WHAT THE TASK ASKS: Return the entries exactly. Images are not part of the copy.

════════

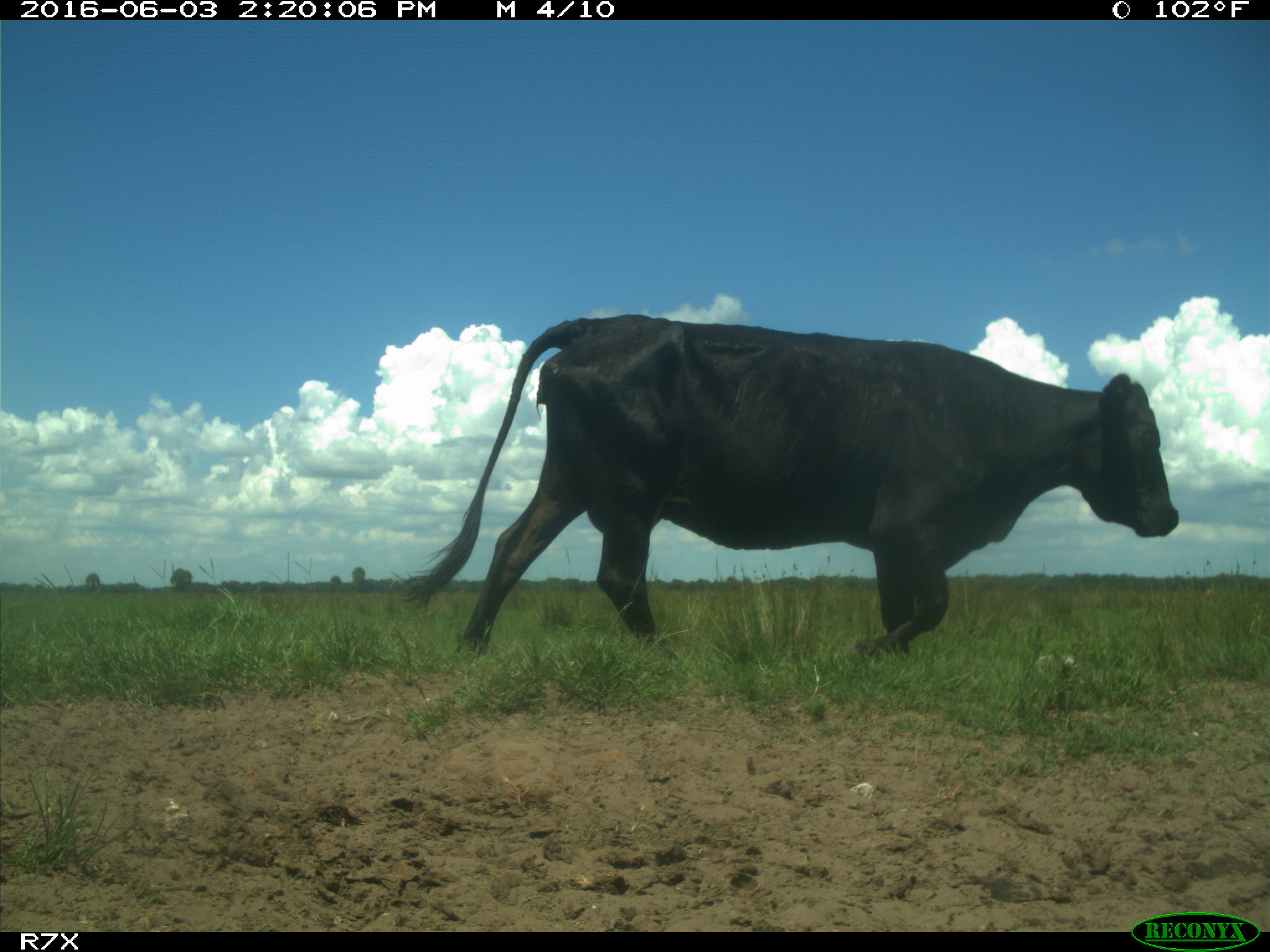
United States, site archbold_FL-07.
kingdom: Animalia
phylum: Chordata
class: Mammalia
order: Artiodactyla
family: Bovidae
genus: Bos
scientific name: Bos taurus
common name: domestic cow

════════

SOLUTION TO THE EXERCISE:
United States, site archbold_FL-07.
kingdom: Animalia
phylum: Chordata
class: Mammalia
order: Artiodactyla
family: Bovidae
genus: Bos
scientific name: Bos taurus
common name: domestic cow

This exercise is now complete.